Furthermore, despite the absence of intangible heritage stricto sensu in the COP27’s final documents, the Global Goal on Adaptation work programme does include in its transversal category of “cross-cutting considerations” guiding the framework for upcoming GGA talks, “traditional knowledge, knowledge of indigenous peoples and local knowledge systems, ecosystem-based adaptation, nature-based solutions, community-based adaptation”, all elements that may have to do at some point with intangible heritage. What surely can be underlined is that the final state of fact actually owes much to the activism and engagement of united stakeholders that started early their mobilization and preparation work for action during the COP. And given the results, one can say they succeeded. An example of such actor is the Climate Heritage Network (CHN), a non-governmental organization whose headquarters are hosted within the International Council on Monuments and Sites (Icomos) premises in Paris suburbs (France). Established in 2018 during the Global Climate Summit in San Francisco (USA), the network fastly gathered dozens of high-profile partners eager to demonstrate their ability to do their best to conjugate sustainability with heritage conservation and protection. As per its own description, CHN “works to re-orient climate policy, planning, and action at all levels to account for dimensions of culture – from arts to heritage”. CHN works on issues ranging from adaptation, resilience, to women and gender inclusiveness.

On 28 October 2022, like it did prior to last year’s COP, CHN released a pre-COP Manifesto calling practitioner in arts, culture, heritage and beyond, to act for change and engage into concrete climate action in view of the forthcoming international gathering. After the 2021 Manifesto entitled “A Manifesto on Keeping 1.5° Alive” that was released before COP26 in Glasgow, this year’s edition, under the title “Imagining and Realising Climate Resilient Futures: The Power of Arts, Culture and Heritage to Accelerate Climate Action”, brought forward the potentialities that the broad cultural area and its related practitioners have at their disposal to pull their weight in the societies’ adaptation and resilience endeavours to face adverse climate effects.

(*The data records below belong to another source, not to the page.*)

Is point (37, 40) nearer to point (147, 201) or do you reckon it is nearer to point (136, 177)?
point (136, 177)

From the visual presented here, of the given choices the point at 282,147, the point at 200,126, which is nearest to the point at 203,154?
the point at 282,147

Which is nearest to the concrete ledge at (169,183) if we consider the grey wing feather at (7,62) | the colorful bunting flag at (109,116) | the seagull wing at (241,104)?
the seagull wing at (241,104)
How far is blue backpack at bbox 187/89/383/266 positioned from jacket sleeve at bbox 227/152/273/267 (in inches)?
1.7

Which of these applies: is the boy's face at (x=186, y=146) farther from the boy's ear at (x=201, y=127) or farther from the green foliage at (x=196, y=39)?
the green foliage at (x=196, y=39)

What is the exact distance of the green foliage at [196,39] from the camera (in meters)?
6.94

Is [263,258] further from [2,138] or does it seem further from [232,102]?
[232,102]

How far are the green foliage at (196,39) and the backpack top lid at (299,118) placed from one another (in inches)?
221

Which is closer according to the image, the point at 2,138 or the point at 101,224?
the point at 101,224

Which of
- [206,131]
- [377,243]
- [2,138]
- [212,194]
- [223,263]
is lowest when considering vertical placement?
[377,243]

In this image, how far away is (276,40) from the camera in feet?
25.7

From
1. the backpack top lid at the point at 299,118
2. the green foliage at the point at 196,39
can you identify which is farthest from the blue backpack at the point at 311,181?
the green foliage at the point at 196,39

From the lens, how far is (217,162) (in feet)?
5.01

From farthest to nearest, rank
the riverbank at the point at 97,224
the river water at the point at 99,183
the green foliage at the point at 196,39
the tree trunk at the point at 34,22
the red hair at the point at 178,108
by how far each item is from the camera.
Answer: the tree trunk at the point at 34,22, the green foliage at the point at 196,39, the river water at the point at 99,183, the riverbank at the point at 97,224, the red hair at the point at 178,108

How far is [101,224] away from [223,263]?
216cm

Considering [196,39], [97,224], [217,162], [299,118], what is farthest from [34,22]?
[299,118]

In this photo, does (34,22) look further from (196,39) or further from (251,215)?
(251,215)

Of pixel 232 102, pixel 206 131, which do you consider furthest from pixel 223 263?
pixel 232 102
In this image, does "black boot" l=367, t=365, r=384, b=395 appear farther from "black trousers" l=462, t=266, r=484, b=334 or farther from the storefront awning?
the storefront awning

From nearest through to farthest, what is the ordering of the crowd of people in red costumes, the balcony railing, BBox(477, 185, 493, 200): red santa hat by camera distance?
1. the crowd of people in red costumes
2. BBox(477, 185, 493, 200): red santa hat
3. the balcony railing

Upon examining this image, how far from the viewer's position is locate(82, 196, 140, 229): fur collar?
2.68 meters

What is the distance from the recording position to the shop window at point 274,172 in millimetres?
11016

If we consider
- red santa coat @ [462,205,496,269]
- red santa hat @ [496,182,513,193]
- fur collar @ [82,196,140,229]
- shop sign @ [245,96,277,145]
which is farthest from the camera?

By carrying the word for a group of over 200 private, public and associative organizations, CHN exerts its outreach through the field access it enjoys from the COP observer status ICOMOS, one of its members, is entitled with. This gave the network the possibility to organize, during COP27, a full day event called “Art Culture Heritage COP27”, held on 11 November 2022, during which full attention was devoted to emboldening an approach according to which “current climate planning [needs] to help people imagine practical, desirable low carbon, just, climate resilient futures” through the development of reinforcing and supportive imageries and mindsets. The day found resonance among many of the attendees and was notably supported by the American Research Centre in Egypt, CultureCOP, Julie’s Bicycle and USAID. Very active on social media and reporting regularly on the latest developments falling within its scope, CHN works year round to be ready to get its message across to the concerned COP actors, so that the heritage sustainability cause forges ahead in the upcoming challenges awaiting climate action in the COP process. With promising results, as it organized in December 2021 , jointly with the ICOMOS and IPCC, a co-sponsored meeting intended at advancing heritage and culture-based actions for climate change adaptation and carbon mitigation. The very rich outputs this event generated – 4 books between 69 and 109 pages, dealing in detailed manner with the issues covered including the agenda for global research and action, or heritage risk management – is demonstrative of CHN’s ability not only to mobilize, but also to feed the field’s reflection with innovative knowledge stemming from unprecedented – and necessary – cross-sector collaborations.